Hewan-hewan itu tak berdaya di tangan manusia, bukan hanya karena ukuran mereka yang kecil, tetapi juga karena manusia meyakini bahwa keberadaan hewan-hewan itu memang untuk dijadikan santapan. Ketika menyantap hewan mati dianggap “terlalu mainstream”, sebagian manusia pun terpikir untuk menyantap hewan yang setengah mati. Ketika hewan sembelihan dianggap biasa, sebagian orang pun mencoba memakan hewan dalam keadaan hidup.
Ketika menyaksikan sajian-sajian masakan di atas, saya teringat pada kisah The War of the Worlds, yang ditulis H.G. Wells. Novel itu mengisahkan penyerbuan makhluk luar angkasa ke Bumi, kemudian menjajah manusia. Novel itu telah difilmkan oleh Steven Spielberg dengan memodernisasi kisahnya. Dalam film buatan Spielberg, digambarkan makhluk-makhluk luar angkasa itu menjadikan manusia sebagai santapan.
Manusia benar-benar tak berdaya ketika berhadapan dengan makhluk-makhluk asing itu. Sebegitu tak berdaya, hingga makhluk-makhluk besar yang sangat kuat itu bisa “menikmati” manusia dengan mudah. Dengan tentakel-tentakelnya yang kuat, makhluk-makhluk itu merenggut manusia mana pun yang diinginkannya, kemudian mengisap darahnya hingga habis. Mengisap darah manusia hidup-hidup adalah cara makhluk-makhluk itu makan untuk mengenyangkan perut mereka.
Kisah film itu, dalam bayangan saya, tak jauh beda dengan sajian masakan yang saya ceritakan di atas. Makhluk-makhluk luar angkasa menindas dan membunuhi manusia karena merasa kuat, dan manusia menjadi korban karena lemah tak berdaya. Di sisi lain, manusia menyiksa dan menyantap hewan-hewan karena merasa kuat, dan hewan-hewan itu terbunuh, tertindas, dan tersiksa, karena lemah tak berdaya.

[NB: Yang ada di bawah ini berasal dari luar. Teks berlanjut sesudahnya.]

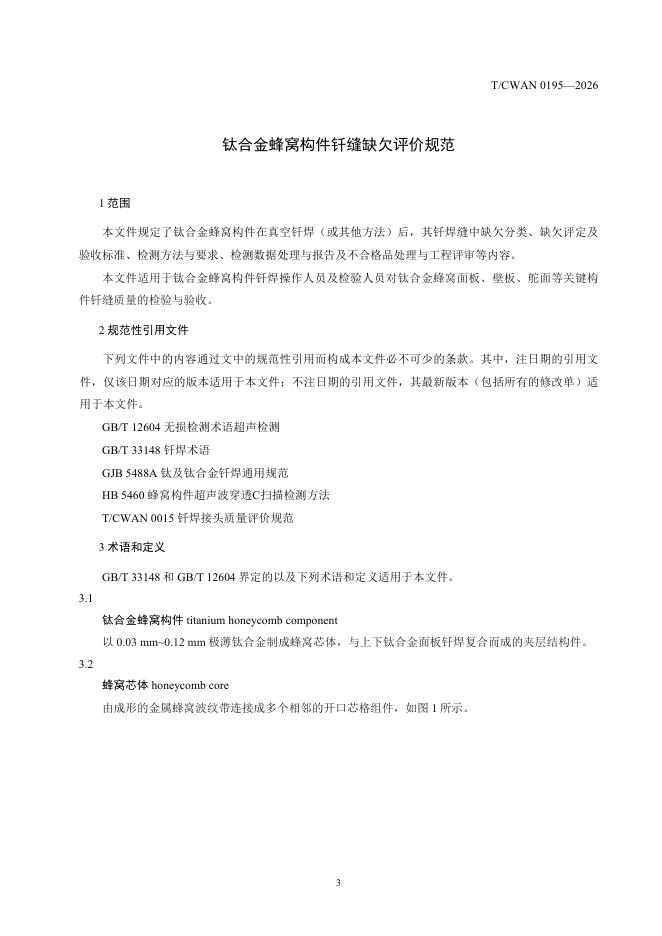 T/CWAN 0195—2026

钛合金蜂窝构件钎缝缺欠评价规范

1 范围

本文件规定了钛合金蜂窝构件在真空钎焊（或其他方法）后，其钎焊缝中缺欠分类、缺欠评定及验收标准、检测方法与要求、检测数据处理与报告及不合格品处理与工程评审等内容。

本文件适用于钛合金蜂窝构件钎焊操作人员及检验人员对钛合金蜂窝面板、壁板、舵面等关键构件钎缝质量的检验与验收。

2 规范性引用文件

下列文件中的内容通过文中的规范性引用而构成本文件必不可少的条款。其中，注日期的引用文件，仅该日期对应的版本适用于本文件；不注日期的引用文件，其最新版本（包括所有的修改单）适用于本文件。

GB/T 12604 无损检测术语超声检测

GB/T 33148 钎焊术语

GJB 5488A 钛及钛合金钎焊通用规范

HB 5460 蜂窝构件超声波穿透C扫描检测方法

T/CWAN 0015 钎焊接头质量评价规范

3 术语和定义

GB/T 33148 和 GB/T 12604 界定的以及下列术语和定义适用于本文件。

3.1

钛合金蜂窝构件 titanium honeycomb component

以 0.03 mm~0.12 mm 极薄钛合金制成蜂窝芯体，与上下钛合金面板钎焊复合而成的夹层结构件。

3.2

蜂窝芯体 honeycomb core

由成形的金属蜂窝波纹带连接成多个相邻的开口芯格组件，如图 1 所示。

3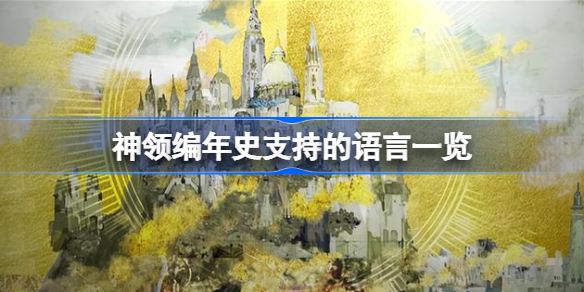 神领编年史支持的语言一览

Karenanya pula, ketika menyaksikan sajian-sajian masakan di atas, angan saya membayangkan sesuatu yang liar. Bayangkan, kata saya pada diri sendiri, suatu hari ada segerombolan raksasa yang menginvasi Bumi, kemudian menjadikan manusia sebagai santapan mereka. Manusia tak berdaya menghadapi mereka, karena ukuran kawanan raksasa itu jauh lebih besar. Maka manusia pun hanya bisa pasrah ketika kawanan raksasa itu menjadikannya sebagai makanan.
Agar masakan berbahan manusia itu lebih nikmat dimakan, para raksasa itu pun berinovasi dalam pembuatan resepnya. Ada manusia yang digoreng setengah badannya, lalu disantap dalam keadaan hidup. Ada yang dimutilasi hidup-hidup, lalu bagian-bagian tubuhnya dibuat sup. Ada yang dipotong dan diiris-iris tapi tetap diusahakan hidup, kemudian dimasukkan ke kuali besar, dan dicampur air garam. Ada yang dikuliti, lalu dibumbui kecap asin. Ada pula manusia yang direbus setengah matang, kemudian jantungnya yang masih berdenyut direnggut untuk dimakan.
Tentu saja bayangan saya terlalu liar. Dan semoga hal mengerikan semacam itu tidak terjadi.
Tetapi... saya khawatir hewan-hewan yang dimasak di Jepang juga pernah membayangkan yang saya bayangkan, dan mereka bilang pada temannya, “Tentu saja bayangan saya terlalu liar. Dan semoga hal mengerikan semacam itu tidak terjadi.”
Sial bagi mereka, hal itu sekarang benar-benar terjadi.